### Questions
(a) According to the passage on whirlwind storms, in what year and in which journal did William Redfield publish his paper?
(b) Resume the passage on whirlwind storms from the point where it stops.

*** Passage shown ***

But it is not my purpose here to cite all the cases on record of gales that have attracted the attention of scientific men. Enough has been said to show that such men did notice the peculiar character of these storms and to some extent explained it by deciding that they were great whirlwinds. None of them, however, followed up the clue thus found, or attempted to unlock the secret of the Law, to which this was evidently the key until the year 1831, when Mr. William Redfield, an American Philosopher and Naval Architect, came out in a paper published in the American Journal of Science, and clearly demonstrated that the storms on the American Coast were not only rotatory storms or blowing in circles around a common centre, but also that they had a progressive motion and were traceable moving on a curved track, from the West Indies and along the Coast of the United States, curving off to the Eastward near the banks of Newfoundland. At the same time he published some excellent rules for avoiding the centre, and the chances of damage to ships caught in these gales at sea, showing also how the barometer might be made a valuable guide if carefully watched and properly attended to.

*** Record excerpts ***

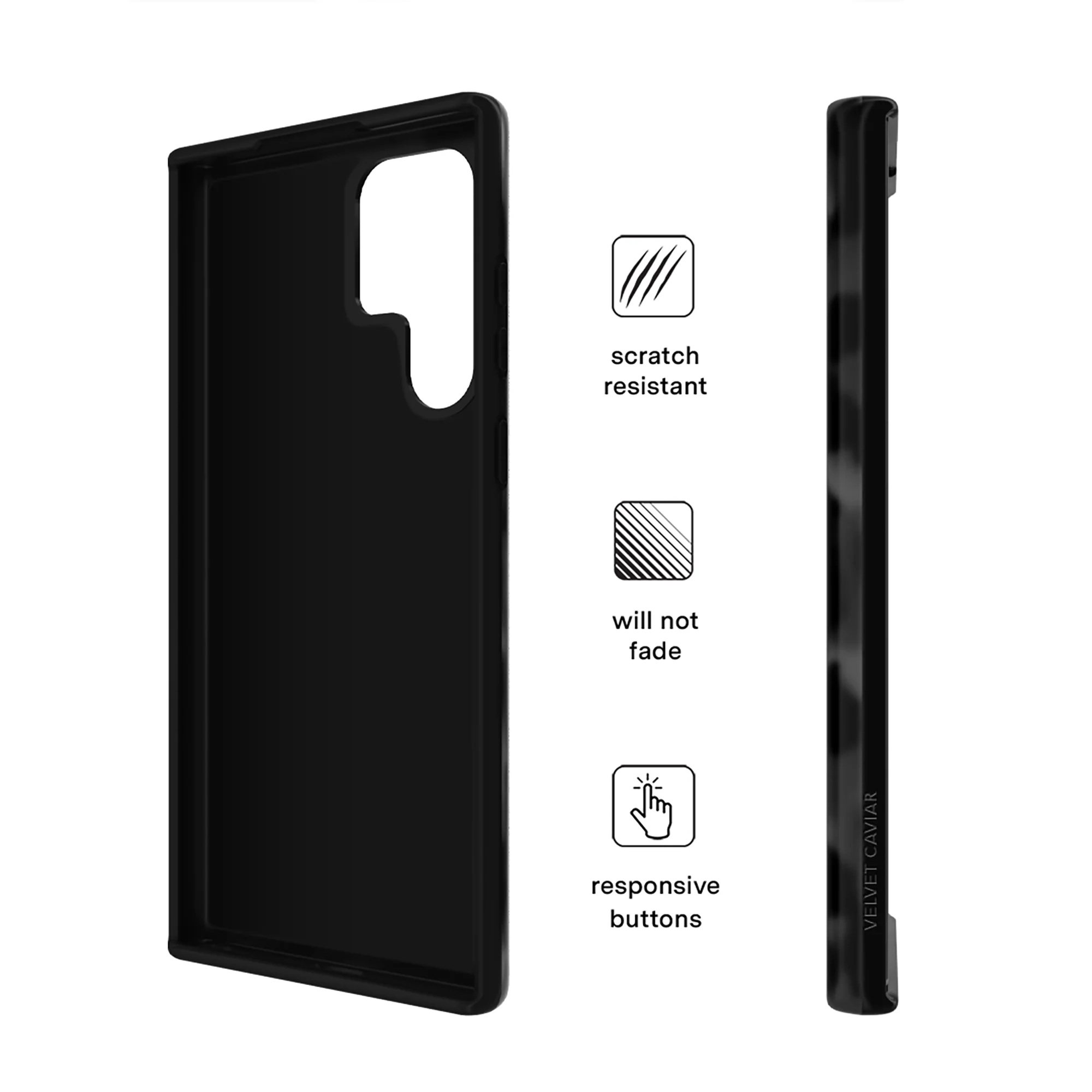 It Girl Black Leopard Samsung Case - Image 30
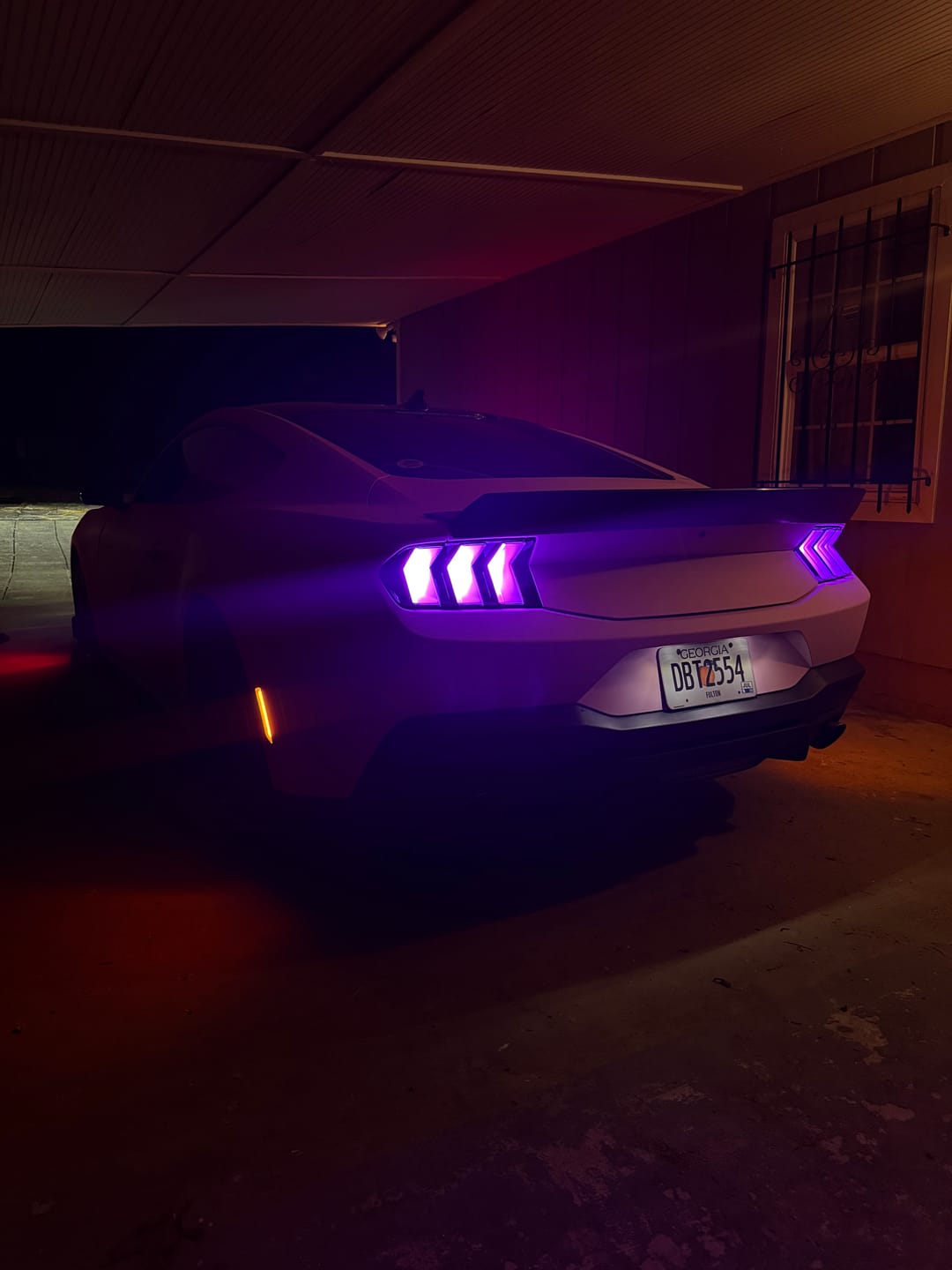 Customer photo review of 2024 + Ford Mustang S650 Euro Style RGB Taillights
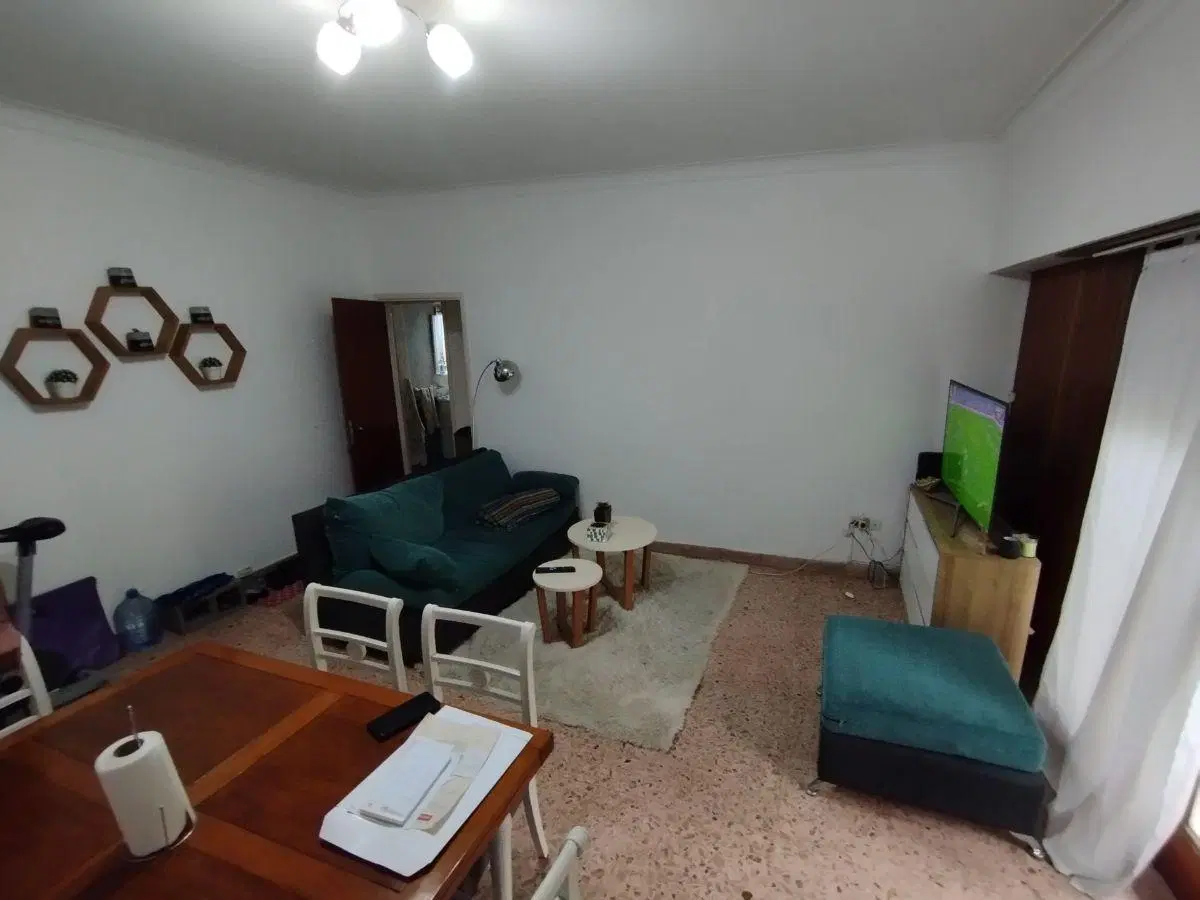 ALQUILO 24 MESES DEPARTAMENTO TRES AMBIENTES SIN MUEBLES ZONA CENTRO 4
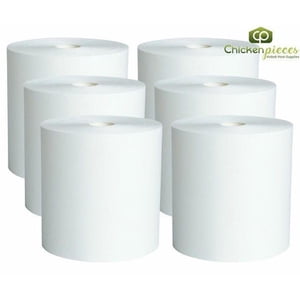 Imperial Embassy Towel Paper Roll Thru-Air-Dried 8 in. Wide 1000ft roll (6/Case)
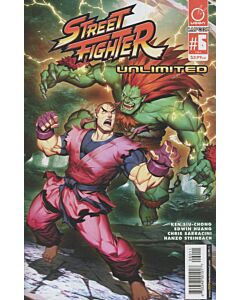 Street Fighter Unlimited (2015) #   6 (7.0-FVF)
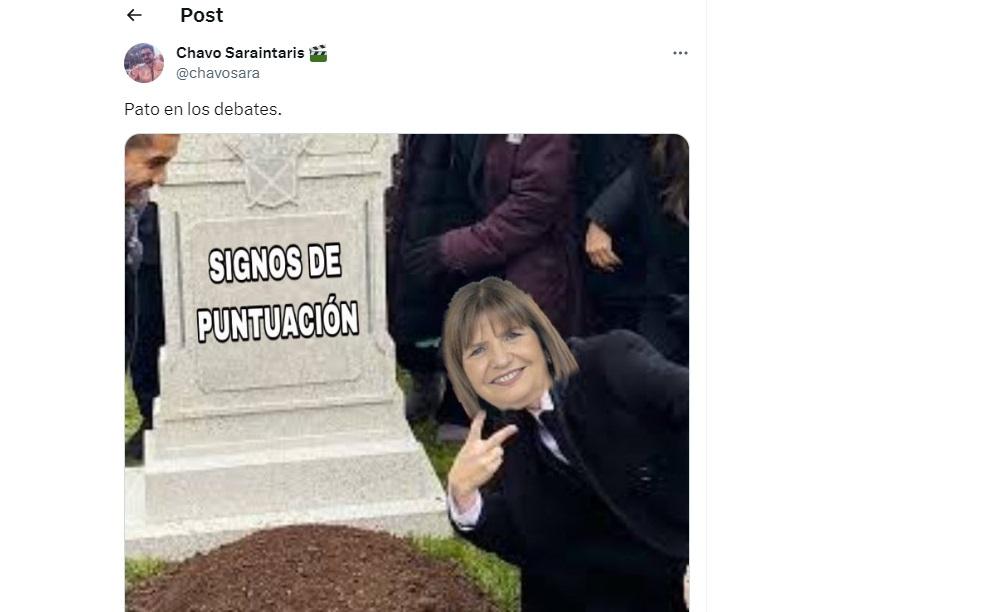 Segundo debate presidencial: los memes son los ganadores incuestionables de la noche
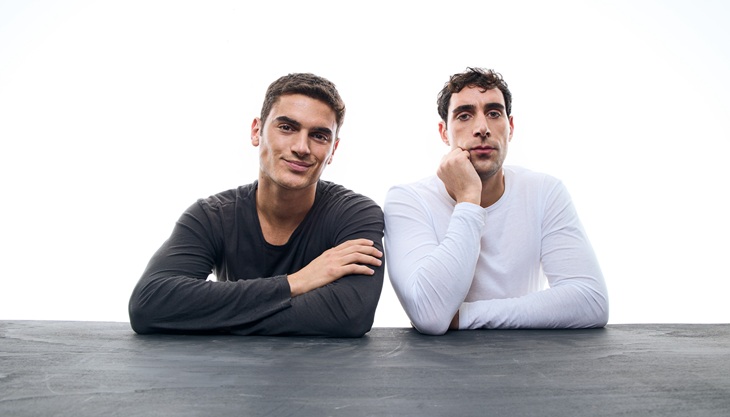 da sinistra: Davide Reinecke, founder e CEO, e Pietro Galvan, socio e COO, di Certo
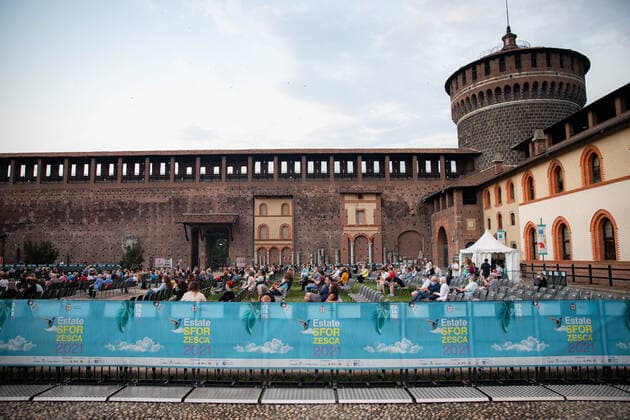 Paolo Jannacci Performs In Milan The inauguration concert of Estate Sforzesca on June 11, 2021 in Milan, Italy. Milan Italy bremec-notitle210611_npNt1  Copyright: xAlessandroxBremecx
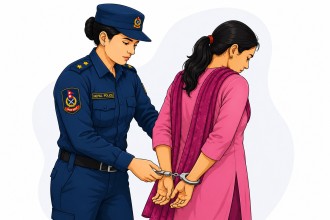 औसधि पसलमै लागु औषधको कारोबार, २९ वर्षीया सञ्चालिका पक्राउ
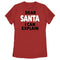 Women's Lost Gods Dear Santa I Can Explain T-Shirt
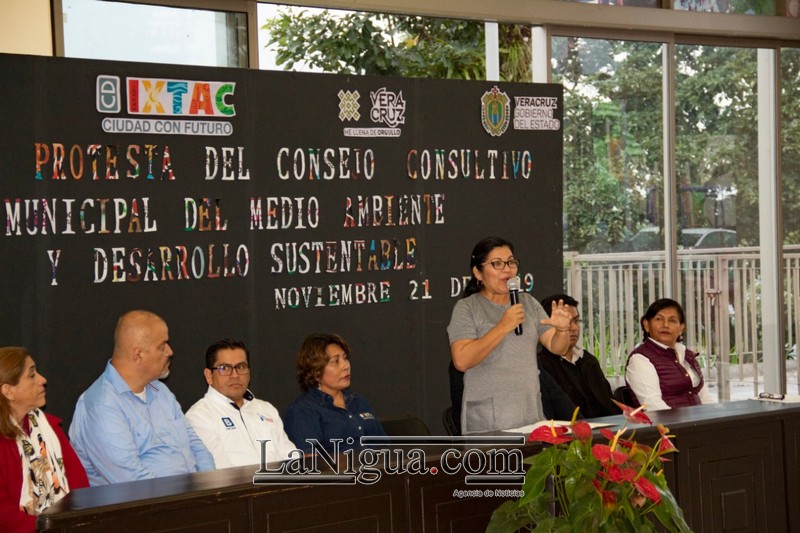 Toma Protesta Consejo Consultivo Municipal del Medio Ambiente y Desarrollo Sustentable de Ixtac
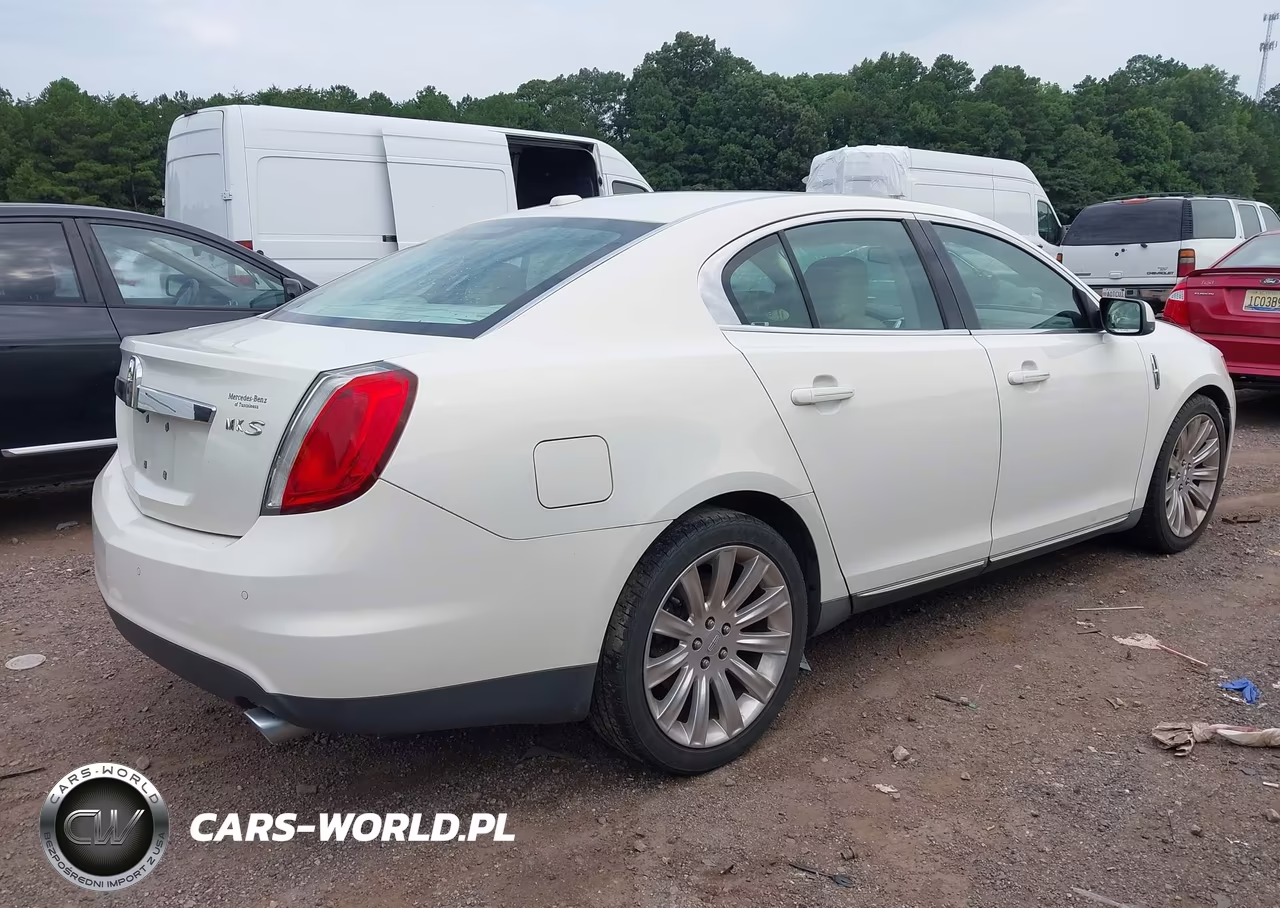 2012 Lincoln Mks VIN:1LNHL9DR8CG802570 - 4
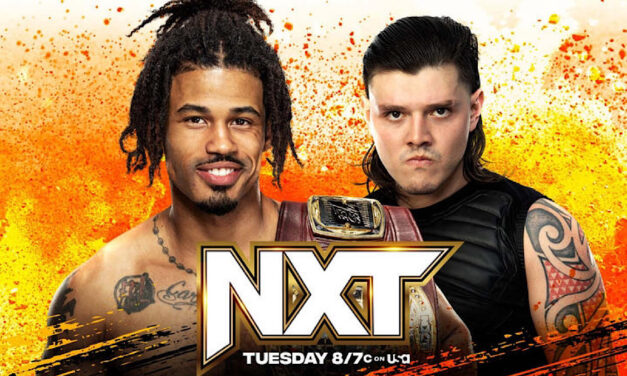 NXT: Dominik Mysterio wins North American Championship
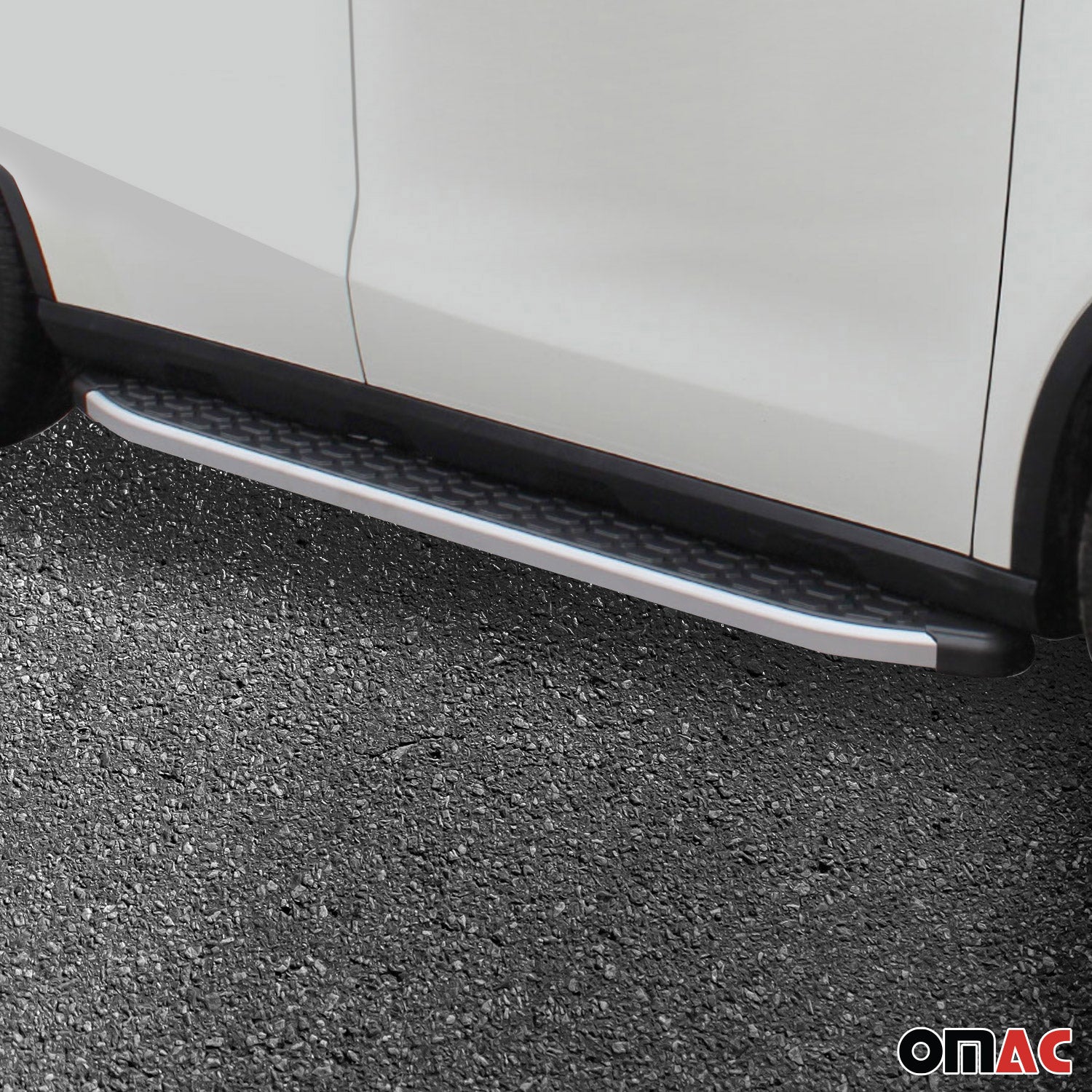 Trittbretter Seitenschweller für Toyota Proace City 2019-2026 Van L2 Schwarz 2x - Image 12
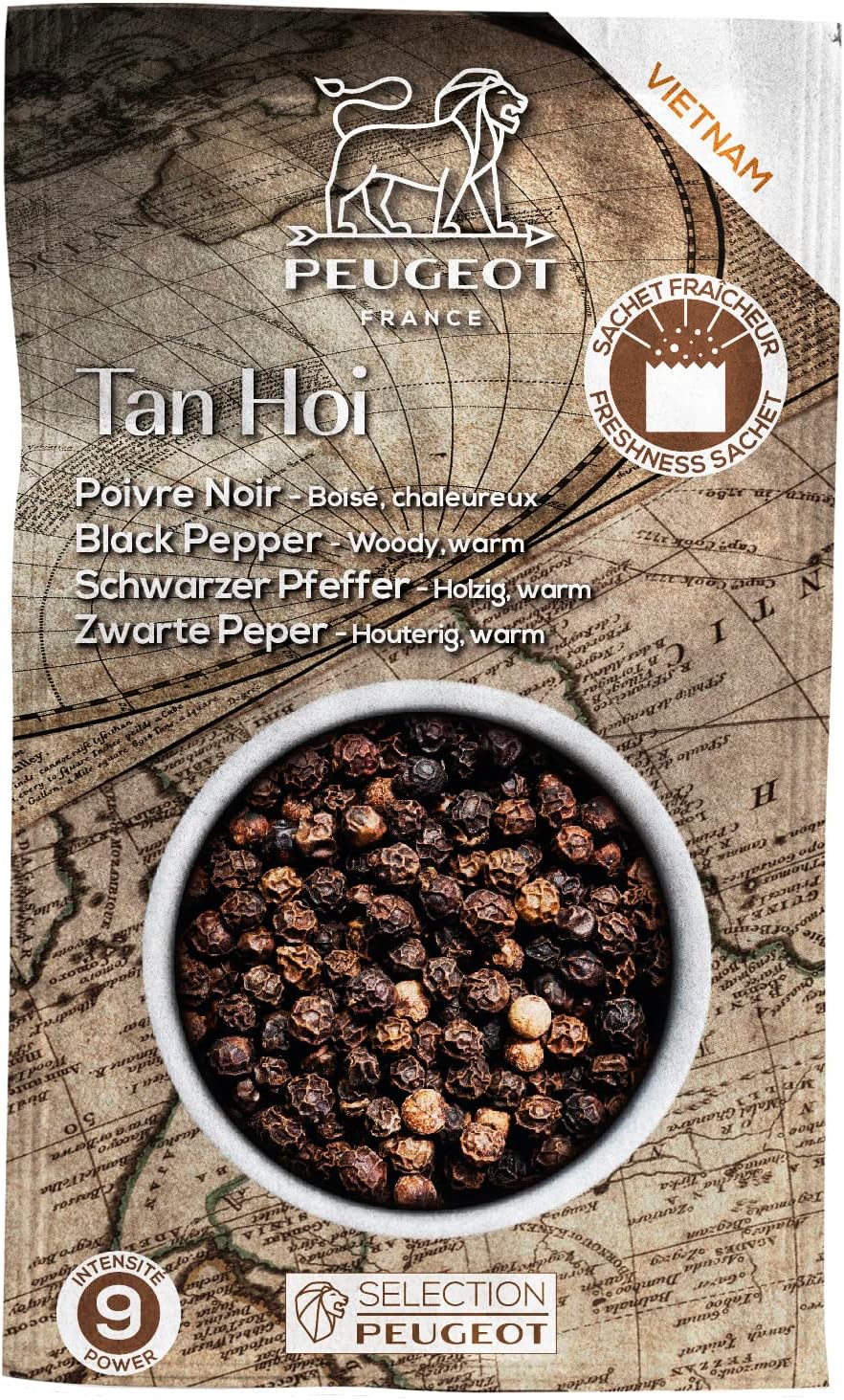 Peugeot Tan Hoi Black Pepper - 80g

***

### Activity answers
(a) In 1831, in the American Journal of Science.

(b)
While Mr. Redfield was employed collecting the information upon which he based his theory of the law of storms, a similar investigation was going on in Germany.

A number of gales had attracted the attention of German Meteorologists chiefly on account of the oscillations and great fall of the barometer before and during these gales; and a Mr. Brande who had kept an accurate register of observations for a length of time, and obtained the registers kept in various places at the same time, eventually advanced a theory that the wind, during these great storms, blew from all points of the compass in straight lines towards a central space where the barometer was for the time at its lowest stand.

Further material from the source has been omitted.